PROBLEM TO SOLVE: With images removed, transcribe each record exactly as it appears.

[Collected data entries]
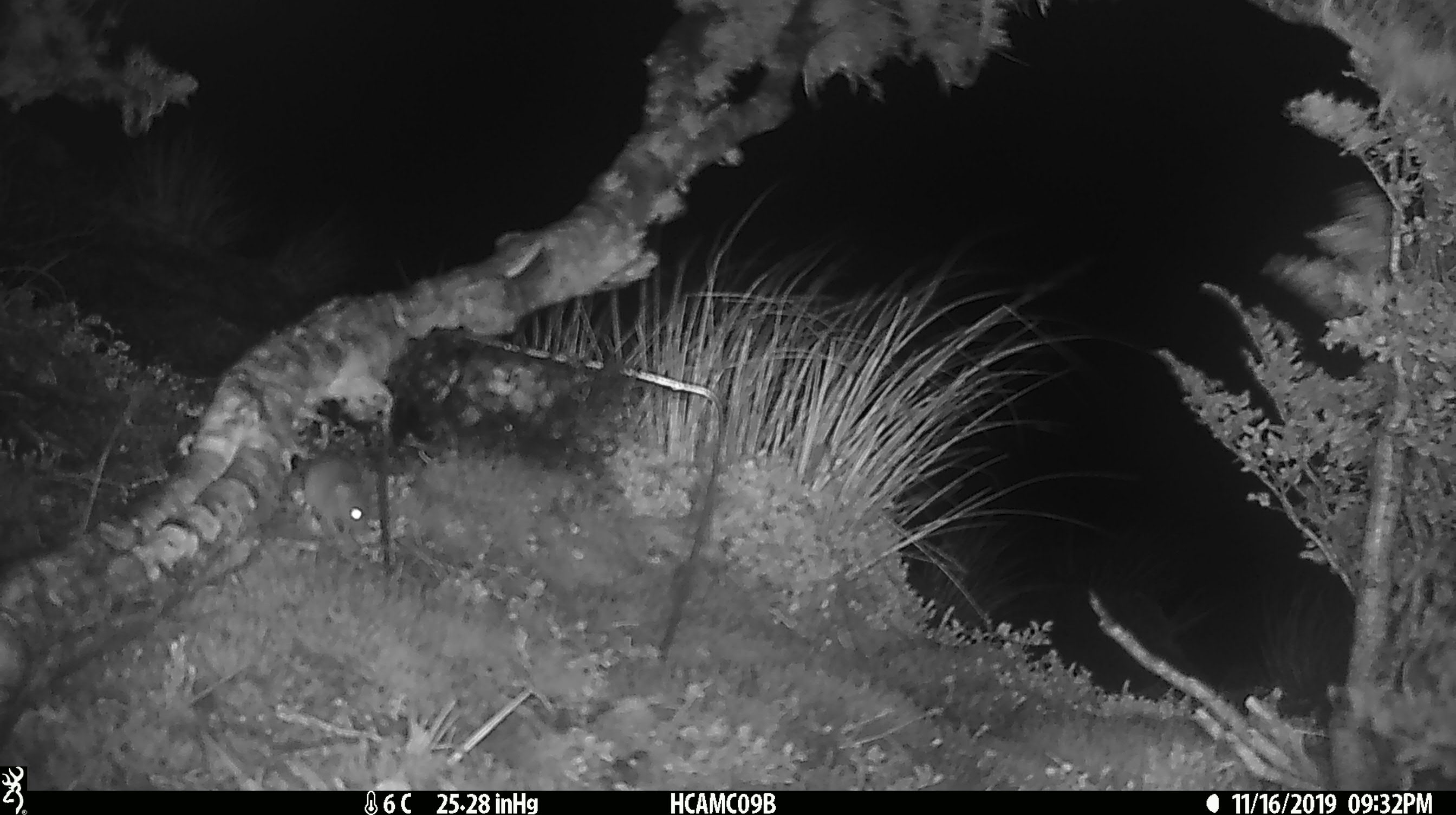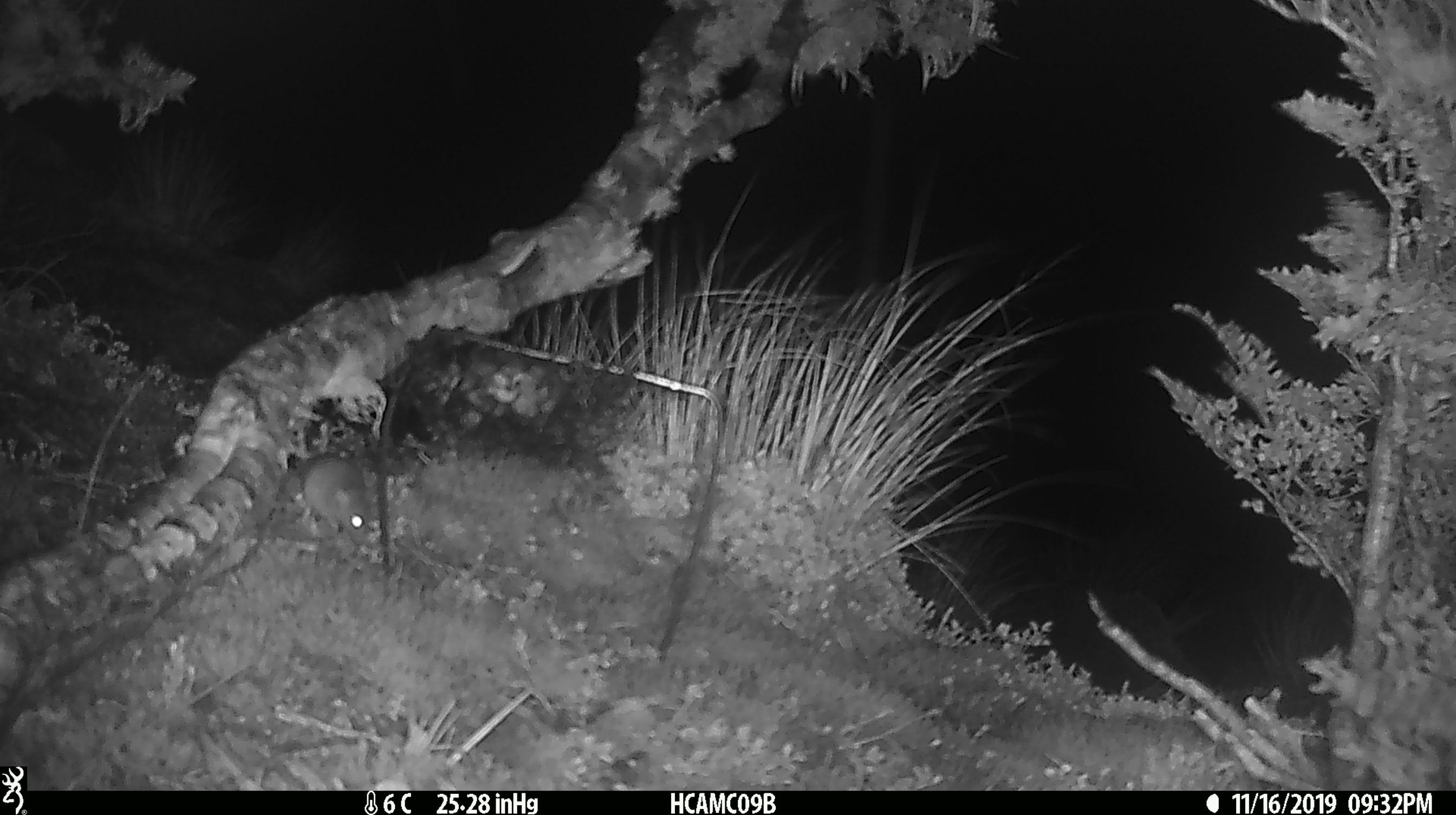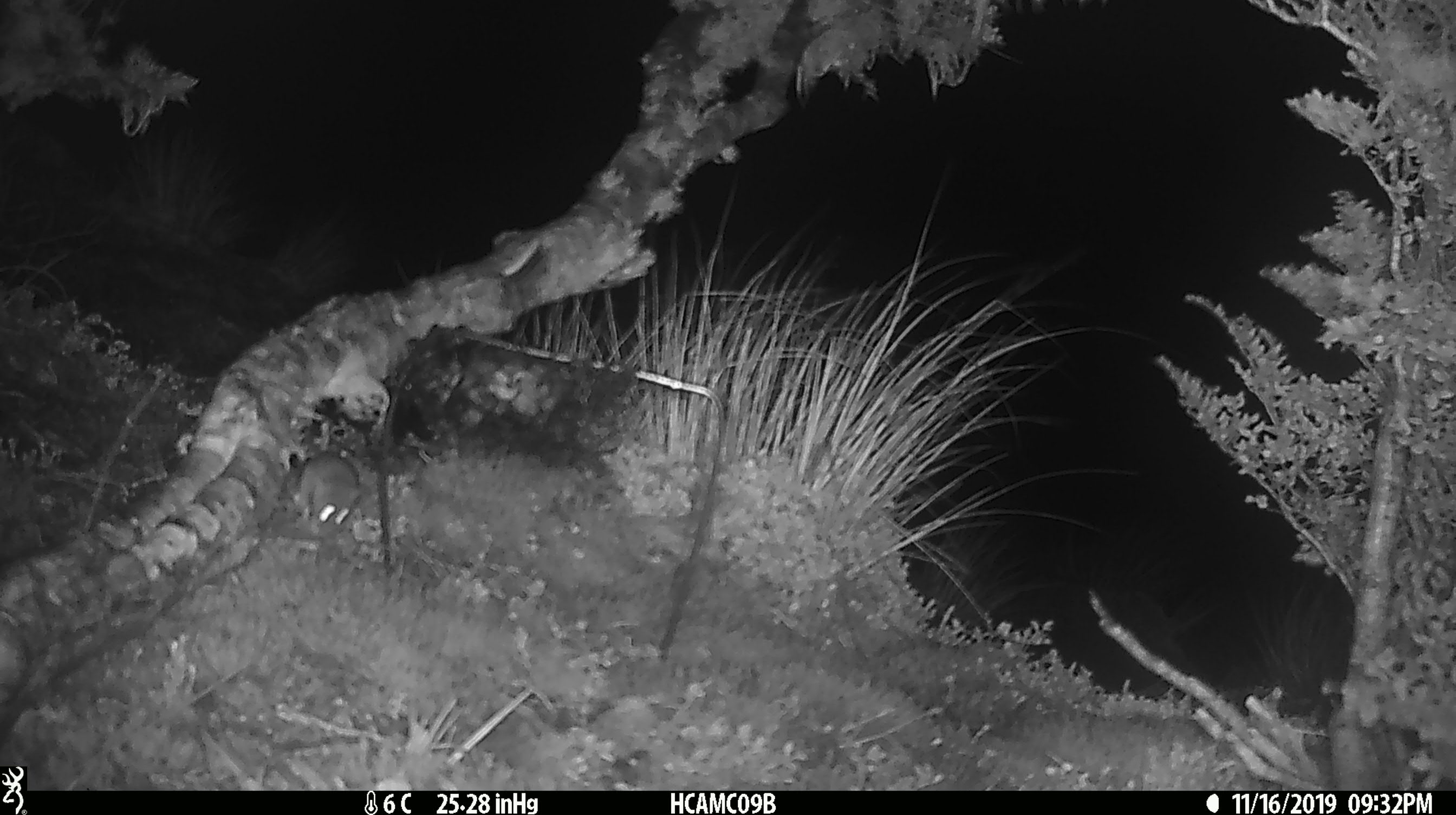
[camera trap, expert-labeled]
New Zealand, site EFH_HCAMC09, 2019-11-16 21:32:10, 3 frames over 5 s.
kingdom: Animalia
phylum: Chordata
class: Mammalia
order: Rodentia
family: Muridae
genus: Mus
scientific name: Mus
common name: mouse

REPLY TO THE TASK:
[camera trap, expert-labeled]
New Zealand, site EFH_HCAMC09, 2019-11-16 21:32:10, 3 frames over 5 s.
kingdom: Animalia
phylum: Chordata
class: Mammalia
order: Rodentia
family: Muridae
genus: Mus
scientific name: Mus
common name: mouse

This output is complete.